## Introduction

The problem discussed in this blog is elementary if you have a little knowledge about Bit Manipulation in C++.

OHH!! So you just started coding, and I am telling you to know about Bit Manipulation. MY BAD :(

Don’t worry; I’ll explain each concept in this blog before implementing it in code. So you can relax now.

Now, let’s discuss our problem!

In this question, we are given a number (any integer), and we are asked to find the length of the longest consecutive 1’s in the binary representation of that number.

Let’s see this in detail.

In the Binary Representation of a number, we represent the number in bits that are either 0’s or 1’s. There are 8 bits in a byte, and in C++, an integer takes up 4 bytes, so there are 31 bits for an integer in C++ (ignoring one signed bit). So the maximum number that is represented as 1111111111111111111111111111111, which is 2147483647.

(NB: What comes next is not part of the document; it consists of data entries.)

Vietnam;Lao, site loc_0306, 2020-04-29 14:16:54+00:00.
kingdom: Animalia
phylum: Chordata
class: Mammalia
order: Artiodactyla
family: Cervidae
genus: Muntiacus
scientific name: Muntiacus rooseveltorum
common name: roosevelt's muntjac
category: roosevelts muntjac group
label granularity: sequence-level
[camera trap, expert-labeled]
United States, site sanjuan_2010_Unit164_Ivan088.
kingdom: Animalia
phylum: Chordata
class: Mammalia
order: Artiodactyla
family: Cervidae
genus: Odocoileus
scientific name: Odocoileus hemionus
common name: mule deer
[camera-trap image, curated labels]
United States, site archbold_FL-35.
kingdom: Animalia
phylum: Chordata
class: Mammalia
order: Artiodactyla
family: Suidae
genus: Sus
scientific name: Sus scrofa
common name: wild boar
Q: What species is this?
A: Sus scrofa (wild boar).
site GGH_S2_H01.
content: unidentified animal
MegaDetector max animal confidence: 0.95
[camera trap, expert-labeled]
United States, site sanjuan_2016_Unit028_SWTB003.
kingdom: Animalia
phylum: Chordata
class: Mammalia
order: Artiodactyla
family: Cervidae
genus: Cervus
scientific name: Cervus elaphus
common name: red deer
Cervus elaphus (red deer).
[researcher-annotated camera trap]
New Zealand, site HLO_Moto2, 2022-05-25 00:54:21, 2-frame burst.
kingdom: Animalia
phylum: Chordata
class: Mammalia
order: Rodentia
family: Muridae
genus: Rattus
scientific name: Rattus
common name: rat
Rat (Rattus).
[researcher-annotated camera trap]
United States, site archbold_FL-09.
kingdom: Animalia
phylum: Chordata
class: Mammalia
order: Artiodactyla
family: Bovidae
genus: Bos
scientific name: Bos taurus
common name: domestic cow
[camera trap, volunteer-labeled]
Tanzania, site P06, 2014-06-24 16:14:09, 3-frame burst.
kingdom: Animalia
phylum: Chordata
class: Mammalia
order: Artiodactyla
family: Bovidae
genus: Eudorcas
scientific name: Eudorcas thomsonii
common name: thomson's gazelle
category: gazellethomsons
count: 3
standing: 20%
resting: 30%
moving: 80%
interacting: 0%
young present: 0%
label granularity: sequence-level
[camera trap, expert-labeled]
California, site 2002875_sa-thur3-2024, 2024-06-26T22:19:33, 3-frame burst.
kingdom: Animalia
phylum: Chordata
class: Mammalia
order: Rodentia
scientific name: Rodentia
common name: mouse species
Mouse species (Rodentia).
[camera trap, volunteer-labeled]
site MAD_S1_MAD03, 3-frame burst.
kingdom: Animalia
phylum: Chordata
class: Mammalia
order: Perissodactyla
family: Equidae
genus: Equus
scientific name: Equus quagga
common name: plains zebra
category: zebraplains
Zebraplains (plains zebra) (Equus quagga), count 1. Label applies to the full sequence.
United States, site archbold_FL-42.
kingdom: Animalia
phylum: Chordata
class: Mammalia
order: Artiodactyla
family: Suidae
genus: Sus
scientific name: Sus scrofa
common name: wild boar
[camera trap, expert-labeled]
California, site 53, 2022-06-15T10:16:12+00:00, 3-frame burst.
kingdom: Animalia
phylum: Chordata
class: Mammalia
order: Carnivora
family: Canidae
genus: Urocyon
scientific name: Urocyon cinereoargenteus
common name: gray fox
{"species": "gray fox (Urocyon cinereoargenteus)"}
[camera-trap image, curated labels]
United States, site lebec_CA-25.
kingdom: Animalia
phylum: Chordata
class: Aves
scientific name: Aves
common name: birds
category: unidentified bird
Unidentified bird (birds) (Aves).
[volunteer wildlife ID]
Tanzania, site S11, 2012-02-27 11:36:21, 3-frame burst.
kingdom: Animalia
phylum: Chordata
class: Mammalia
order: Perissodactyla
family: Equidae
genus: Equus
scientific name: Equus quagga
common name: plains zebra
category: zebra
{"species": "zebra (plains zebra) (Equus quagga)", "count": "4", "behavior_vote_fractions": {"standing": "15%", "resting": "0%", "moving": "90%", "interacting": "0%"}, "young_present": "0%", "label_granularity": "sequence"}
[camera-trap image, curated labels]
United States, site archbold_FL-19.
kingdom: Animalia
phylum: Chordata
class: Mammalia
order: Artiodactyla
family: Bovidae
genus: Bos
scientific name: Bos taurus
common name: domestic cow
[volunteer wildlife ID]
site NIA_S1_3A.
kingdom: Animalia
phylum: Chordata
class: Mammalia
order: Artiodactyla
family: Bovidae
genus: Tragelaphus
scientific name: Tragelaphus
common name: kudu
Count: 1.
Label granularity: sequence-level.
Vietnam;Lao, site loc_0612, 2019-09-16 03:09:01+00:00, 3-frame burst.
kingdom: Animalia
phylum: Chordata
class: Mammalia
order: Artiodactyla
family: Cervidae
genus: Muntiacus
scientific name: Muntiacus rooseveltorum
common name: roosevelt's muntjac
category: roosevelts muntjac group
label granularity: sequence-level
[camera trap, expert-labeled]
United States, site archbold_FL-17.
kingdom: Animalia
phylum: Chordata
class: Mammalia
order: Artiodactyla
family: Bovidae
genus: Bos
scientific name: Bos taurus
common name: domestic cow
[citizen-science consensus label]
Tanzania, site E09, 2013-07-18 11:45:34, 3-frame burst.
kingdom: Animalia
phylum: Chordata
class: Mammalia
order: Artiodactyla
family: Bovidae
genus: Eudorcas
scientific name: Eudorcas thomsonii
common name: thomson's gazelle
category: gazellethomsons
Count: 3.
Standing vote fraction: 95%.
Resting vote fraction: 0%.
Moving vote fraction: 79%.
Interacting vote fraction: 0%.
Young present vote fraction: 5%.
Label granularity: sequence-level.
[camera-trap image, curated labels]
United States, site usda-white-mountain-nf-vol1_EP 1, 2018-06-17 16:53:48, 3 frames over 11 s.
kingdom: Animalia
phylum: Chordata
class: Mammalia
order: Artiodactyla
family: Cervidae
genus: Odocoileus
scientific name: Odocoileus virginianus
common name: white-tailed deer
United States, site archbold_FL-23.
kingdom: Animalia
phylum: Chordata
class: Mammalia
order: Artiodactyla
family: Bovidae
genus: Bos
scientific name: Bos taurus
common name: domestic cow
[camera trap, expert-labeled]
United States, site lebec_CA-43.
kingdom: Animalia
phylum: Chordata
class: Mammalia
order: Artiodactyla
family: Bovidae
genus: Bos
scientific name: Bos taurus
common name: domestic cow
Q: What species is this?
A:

Coming to our question, if we take the INT_MAX as input, then we’ll get answer 31 because there are 31 consecutive 1’s in the binary representation of 2147483647.

Before jumping to the algorithm, we’ll look at some Bitwise operators:

- & (AND) OPERATOR - It returns true if both bits are 1 and false otherwise.

Example: 1011 & 0110 = 0010 (because only 3rd bit is 1 in both numbers)

- << LEFT SHIFT - It is used to shift the binary number by specified bits.

Example: 0101<<1 = 1010 (all the bits are shifted one place to the left and last-place is filled with 0)

Now that we have understood the question and the related concepts, let’s formulate an algorithm to code this question.

Also see, __Euclid GCD Algorithm__

## Algorithm Description

The idea to solve this problem is very interesting. Although, you will have to remember this for the future.

The idea says that if we take a number and apply AND (&) operation with our original number left-shifted by 1, we’re decrementing all the sequences of 1’s in the original number by 1.

Let’s clear the clutter with an example.

If I take a number n = 2974, the binary representation of this number is 101110011110.

Here we can see that the longest sequence of 1’s is 4. Also, there are three 1’s sequences of different lengths 1, 3, and 4.

Left shifting the number by 1, 101110011110<<1 = 011100111100

Next, performing the AND (&) operation of the newly formed number with the original number,

101110011110 & 011100111100 = 001100011100

If we observe the result, we’ll see that all three sequences of 1’s are decremented by 1. The first sequence, which was earlier of length 1, got reduced to 0, the third sequence got reduced to 2, and the third sequence got reduced to 3 from 4 length.

Again, the idea here is to get the longest sequence by performing the above steps until the number becomes zero.

In the next iteration, we’ll get 001100011100 & 011000111000 = 001000011000

Further iterating, 001000011000 & 010000110000 = 000000010000

In the last step, our number becomes zero, so we’ll stop, 000000010000 & 000000100000 = 000000000000

It took four iterations to get the longest sequence to complete 0. Hence, four will be our answer.